%%

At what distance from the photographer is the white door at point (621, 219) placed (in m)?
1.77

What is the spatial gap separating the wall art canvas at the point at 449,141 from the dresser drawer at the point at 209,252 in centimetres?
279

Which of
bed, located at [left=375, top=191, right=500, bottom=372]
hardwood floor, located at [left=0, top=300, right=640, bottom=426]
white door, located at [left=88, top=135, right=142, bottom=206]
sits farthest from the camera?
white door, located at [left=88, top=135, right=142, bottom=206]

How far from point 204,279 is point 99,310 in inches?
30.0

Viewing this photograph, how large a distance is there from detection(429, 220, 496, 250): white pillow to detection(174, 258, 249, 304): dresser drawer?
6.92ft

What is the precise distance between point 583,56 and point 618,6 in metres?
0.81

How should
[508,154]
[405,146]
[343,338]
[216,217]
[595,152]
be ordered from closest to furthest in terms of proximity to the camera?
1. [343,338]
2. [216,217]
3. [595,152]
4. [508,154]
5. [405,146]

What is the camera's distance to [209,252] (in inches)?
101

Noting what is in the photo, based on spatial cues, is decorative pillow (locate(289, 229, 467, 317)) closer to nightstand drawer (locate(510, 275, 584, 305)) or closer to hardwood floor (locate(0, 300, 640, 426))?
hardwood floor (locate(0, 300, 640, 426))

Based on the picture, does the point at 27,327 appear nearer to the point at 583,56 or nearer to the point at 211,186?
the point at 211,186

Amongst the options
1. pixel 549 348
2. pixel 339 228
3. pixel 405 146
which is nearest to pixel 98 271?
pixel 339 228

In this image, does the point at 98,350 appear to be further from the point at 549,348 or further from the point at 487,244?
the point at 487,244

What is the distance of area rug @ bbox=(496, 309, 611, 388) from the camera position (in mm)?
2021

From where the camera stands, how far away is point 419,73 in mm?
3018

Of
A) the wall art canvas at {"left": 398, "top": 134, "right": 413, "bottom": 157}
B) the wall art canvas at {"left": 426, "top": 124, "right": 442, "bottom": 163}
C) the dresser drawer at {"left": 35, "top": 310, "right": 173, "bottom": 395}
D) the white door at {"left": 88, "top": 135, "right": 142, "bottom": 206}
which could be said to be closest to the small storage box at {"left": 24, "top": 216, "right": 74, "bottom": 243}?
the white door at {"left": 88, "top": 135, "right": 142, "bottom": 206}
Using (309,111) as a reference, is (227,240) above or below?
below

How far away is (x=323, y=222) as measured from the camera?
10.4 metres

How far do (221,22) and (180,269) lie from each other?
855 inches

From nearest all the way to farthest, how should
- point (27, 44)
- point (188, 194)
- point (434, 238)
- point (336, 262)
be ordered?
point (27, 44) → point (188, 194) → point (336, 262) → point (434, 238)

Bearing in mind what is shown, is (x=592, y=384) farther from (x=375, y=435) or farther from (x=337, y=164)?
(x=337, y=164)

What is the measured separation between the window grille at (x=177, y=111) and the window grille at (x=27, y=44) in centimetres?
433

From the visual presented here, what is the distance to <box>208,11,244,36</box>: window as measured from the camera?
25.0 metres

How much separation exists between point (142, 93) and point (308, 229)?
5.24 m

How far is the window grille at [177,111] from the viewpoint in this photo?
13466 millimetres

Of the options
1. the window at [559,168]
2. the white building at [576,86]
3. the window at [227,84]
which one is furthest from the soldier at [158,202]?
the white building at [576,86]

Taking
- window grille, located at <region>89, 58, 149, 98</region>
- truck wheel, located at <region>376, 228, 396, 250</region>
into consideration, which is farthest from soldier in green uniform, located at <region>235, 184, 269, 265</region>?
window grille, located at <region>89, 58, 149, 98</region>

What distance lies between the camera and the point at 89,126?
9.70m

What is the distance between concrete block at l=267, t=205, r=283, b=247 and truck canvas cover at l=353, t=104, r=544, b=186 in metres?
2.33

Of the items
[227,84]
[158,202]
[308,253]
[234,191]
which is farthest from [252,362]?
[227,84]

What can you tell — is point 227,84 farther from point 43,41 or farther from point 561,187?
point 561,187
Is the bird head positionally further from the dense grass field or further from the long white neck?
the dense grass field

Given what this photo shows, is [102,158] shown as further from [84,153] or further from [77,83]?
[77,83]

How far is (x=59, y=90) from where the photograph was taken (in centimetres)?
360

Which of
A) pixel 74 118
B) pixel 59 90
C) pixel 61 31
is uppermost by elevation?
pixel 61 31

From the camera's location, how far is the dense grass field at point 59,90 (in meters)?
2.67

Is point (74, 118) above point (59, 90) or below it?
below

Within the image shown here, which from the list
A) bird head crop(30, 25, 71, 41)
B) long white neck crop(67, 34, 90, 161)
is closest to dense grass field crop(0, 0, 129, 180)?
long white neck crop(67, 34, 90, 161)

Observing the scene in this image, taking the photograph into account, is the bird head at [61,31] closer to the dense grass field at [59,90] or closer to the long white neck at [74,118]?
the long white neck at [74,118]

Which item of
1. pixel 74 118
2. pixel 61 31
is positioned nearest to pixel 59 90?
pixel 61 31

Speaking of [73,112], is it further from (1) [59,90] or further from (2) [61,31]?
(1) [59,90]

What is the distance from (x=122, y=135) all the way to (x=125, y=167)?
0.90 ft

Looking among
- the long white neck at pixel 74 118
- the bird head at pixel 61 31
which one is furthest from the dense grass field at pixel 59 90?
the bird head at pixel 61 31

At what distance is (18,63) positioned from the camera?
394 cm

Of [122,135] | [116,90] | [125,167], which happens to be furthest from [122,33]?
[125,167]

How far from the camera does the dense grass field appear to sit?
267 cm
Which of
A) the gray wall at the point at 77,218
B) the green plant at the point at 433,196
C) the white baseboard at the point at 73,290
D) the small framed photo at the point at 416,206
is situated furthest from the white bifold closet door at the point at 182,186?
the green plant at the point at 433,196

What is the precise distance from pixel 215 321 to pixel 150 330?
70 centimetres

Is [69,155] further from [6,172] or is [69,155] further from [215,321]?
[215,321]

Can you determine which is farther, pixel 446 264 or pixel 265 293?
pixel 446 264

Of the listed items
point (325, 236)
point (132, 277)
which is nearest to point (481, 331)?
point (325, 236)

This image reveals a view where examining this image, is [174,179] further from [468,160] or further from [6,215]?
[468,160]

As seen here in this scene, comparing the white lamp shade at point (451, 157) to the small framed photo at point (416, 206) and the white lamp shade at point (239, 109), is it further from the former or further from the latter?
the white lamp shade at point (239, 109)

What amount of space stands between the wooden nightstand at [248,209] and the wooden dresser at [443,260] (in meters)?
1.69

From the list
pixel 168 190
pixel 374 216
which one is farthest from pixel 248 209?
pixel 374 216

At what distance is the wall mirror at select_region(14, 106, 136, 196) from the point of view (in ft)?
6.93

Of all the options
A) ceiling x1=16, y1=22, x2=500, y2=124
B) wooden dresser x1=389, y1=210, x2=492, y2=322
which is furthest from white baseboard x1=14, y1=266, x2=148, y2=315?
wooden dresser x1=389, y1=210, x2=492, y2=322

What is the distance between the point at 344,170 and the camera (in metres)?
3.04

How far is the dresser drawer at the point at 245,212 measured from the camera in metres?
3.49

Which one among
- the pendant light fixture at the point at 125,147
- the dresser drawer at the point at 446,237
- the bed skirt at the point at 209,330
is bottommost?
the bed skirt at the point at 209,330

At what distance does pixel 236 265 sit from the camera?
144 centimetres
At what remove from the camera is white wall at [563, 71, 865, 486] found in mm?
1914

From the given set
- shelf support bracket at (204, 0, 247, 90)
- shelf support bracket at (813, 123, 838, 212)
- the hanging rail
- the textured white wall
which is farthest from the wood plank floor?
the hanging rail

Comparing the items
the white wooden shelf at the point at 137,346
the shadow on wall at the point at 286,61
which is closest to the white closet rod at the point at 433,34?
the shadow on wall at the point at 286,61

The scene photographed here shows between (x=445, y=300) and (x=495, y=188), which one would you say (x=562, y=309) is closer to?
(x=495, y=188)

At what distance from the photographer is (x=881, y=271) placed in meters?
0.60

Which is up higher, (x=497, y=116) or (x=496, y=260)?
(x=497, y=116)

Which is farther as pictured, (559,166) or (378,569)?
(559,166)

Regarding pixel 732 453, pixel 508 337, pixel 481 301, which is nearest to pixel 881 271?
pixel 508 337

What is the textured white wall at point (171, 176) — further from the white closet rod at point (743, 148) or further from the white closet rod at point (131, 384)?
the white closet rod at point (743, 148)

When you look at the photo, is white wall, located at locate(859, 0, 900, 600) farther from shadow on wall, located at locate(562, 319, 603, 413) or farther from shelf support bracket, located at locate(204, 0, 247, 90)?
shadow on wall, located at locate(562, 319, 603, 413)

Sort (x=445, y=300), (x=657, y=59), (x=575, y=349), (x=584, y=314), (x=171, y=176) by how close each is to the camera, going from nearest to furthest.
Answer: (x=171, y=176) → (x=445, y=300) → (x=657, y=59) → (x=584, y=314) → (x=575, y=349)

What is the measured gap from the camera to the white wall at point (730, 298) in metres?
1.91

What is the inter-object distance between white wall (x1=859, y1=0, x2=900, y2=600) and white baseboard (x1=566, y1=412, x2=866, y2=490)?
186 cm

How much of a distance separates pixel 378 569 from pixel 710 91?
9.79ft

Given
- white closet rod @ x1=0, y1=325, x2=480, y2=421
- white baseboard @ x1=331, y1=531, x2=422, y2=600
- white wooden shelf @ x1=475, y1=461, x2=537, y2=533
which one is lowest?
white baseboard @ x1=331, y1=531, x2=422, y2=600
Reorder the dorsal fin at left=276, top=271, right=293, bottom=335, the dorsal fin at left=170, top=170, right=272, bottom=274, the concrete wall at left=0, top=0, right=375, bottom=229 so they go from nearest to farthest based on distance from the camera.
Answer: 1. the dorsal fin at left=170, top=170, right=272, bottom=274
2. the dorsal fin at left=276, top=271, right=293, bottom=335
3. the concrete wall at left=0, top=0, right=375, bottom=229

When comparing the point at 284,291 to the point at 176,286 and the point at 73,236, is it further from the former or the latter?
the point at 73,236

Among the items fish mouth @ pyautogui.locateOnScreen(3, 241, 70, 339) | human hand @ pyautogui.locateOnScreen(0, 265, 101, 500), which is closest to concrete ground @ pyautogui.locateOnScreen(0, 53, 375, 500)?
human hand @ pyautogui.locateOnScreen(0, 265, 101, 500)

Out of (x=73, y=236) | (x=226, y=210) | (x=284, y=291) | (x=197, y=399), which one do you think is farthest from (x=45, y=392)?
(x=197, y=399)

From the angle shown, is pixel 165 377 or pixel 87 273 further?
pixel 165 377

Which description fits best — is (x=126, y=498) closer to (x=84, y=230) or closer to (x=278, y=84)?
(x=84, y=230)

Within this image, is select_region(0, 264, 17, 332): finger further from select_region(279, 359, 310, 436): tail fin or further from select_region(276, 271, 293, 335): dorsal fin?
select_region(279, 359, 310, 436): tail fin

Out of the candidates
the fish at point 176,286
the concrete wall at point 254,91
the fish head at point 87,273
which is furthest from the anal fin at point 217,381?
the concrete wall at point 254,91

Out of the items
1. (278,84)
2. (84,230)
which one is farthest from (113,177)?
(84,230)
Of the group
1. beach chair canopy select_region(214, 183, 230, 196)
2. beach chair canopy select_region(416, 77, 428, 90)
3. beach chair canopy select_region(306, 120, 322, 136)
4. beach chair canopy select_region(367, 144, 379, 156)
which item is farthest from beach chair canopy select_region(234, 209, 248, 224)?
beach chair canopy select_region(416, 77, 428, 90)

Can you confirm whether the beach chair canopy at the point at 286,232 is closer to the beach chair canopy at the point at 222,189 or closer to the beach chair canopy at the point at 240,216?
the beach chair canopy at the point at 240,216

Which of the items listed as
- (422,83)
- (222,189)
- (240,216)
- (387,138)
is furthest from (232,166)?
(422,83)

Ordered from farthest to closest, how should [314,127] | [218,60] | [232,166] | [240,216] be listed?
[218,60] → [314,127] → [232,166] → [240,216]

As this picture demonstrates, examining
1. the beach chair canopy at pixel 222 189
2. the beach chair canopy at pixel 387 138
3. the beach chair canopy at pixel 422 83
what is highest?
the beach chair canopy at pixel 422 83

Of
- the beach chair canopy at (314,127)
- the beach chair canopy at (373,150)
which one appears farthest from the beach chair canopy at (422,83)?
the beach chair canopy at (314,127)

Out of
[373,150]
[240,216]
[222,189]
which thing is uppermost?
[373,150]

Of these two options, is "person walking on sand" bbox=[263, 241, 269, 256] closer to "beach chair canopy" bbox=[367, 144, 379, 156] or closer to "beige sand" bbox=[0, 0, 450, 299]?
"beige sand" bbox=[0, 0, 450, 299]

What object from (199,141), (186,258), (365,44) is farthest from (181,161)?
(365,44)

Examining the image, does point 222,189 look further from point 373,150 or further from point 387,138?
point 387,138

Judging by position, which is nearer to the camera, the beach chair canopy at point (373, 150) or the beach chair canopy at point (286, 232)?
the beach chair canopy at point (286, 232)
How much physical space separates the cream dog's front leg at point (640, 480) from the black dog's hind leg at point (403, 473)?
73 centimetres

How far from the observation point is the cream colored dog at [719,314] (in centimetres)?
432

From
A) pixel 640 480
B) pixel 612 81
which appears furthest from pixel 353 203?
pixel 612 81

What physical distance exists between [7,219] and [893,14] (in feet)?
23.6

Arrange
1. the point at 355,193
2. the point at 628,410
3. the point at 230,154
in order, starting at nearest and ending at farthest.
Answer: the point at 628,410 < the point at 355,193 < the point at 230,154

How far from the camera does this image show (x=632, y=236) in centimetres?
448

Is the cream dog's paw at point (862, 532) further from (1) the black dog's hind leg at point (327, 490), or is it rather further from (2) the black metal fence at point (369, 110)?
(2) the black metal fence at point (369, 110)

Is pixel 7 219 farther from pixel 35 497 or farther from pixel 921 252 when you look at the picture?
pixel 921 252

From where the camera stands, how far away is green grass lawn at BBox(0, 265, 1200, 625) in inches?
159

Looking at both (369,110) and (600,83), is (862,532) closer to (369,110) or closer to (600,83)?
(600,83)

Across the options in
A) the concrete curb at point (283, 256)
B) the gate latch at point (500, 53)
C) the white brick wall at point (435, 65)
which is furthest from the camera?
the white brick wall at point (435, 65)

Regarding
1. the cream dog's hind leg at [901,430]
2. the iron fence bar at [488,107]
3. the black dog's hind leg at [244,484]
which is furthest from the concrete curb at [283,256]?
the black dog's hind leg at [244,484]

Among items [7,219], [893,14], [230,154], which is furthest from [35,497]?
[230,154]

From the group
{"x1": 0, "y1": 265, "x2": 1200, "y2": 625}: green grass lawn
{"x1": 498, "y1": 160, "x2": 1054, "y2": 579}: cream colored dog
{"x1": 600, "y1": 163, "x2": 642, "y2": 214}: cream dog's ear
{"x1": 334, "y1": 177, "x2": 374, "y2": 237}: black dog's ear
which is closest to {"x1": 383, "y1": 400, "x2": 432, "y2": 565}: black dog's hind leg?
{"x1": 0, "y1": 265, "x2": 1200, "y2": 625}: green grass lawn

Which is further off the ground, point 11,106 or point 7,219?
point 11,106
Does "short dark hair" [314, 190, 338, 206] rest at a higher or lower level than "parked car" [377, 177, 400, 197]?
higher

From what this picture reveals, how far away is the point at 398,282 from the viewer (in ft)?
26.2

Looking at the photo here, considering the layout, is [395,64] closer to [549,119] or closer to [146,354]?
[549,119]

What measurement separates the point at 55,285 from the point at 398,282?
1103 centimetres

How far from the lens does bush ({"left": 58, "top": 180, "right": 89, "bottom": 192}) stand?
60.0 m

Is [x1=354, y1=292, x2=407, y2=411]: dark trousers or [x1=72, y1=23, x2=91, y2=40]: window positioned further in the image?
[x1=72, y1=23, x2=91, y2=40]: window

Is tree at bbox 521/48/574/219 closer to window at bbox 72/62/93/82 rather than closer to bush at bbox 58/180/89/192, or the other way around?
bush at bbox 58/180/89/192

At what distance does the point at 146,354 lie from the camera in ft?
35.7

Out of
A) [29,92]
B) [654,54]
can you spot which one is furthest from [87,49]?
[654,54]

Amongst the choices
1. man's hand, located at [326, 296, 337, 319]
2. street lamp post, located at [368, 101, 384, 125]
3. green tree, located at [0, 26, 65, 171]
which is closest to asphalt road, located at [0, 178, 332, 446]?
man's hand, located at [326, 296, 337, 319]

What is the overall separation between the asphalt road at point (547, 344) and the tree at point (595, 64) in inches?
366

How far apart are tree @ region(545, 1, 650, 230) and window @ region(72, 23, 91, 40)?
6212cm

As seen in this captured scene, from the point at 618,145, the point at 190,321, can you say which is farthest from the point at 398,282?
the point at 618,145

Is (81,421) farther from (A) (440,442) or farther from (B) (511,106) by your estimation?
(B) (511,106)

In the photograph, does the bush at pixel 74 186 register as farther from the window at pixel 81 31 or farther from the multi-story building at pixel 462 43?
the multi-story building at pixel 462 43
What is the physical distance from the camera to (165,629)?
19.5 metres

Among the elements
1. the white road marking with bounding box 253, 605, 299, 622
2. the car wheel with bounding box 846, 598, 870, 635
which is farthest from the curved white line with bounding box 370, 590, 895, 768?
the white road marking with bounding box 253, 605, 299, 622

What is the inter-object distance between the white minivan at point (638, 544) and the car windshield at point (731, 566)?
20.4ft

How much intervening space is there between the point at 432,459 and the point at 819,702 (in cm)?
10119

%%

*WORK TO COMPLETE*: Rewrite the lines from the one containing "Amongst the choices" through the one containing "which is closest to asphalt", inclusive, with "green tree" changed to "leafy tree" and nothing else altered. Give only those lines.

*EXPECTED ANSWER*:
Amongst the choices
1. man's hand, located at [326, 296, 337, 319]
2. street lamp post, located at [368, 101, 384, 125]
3. leafy tree, located at [0, 26, 65, 171]
which is closest to asphalt road, located at [0, 178, 332, 446]?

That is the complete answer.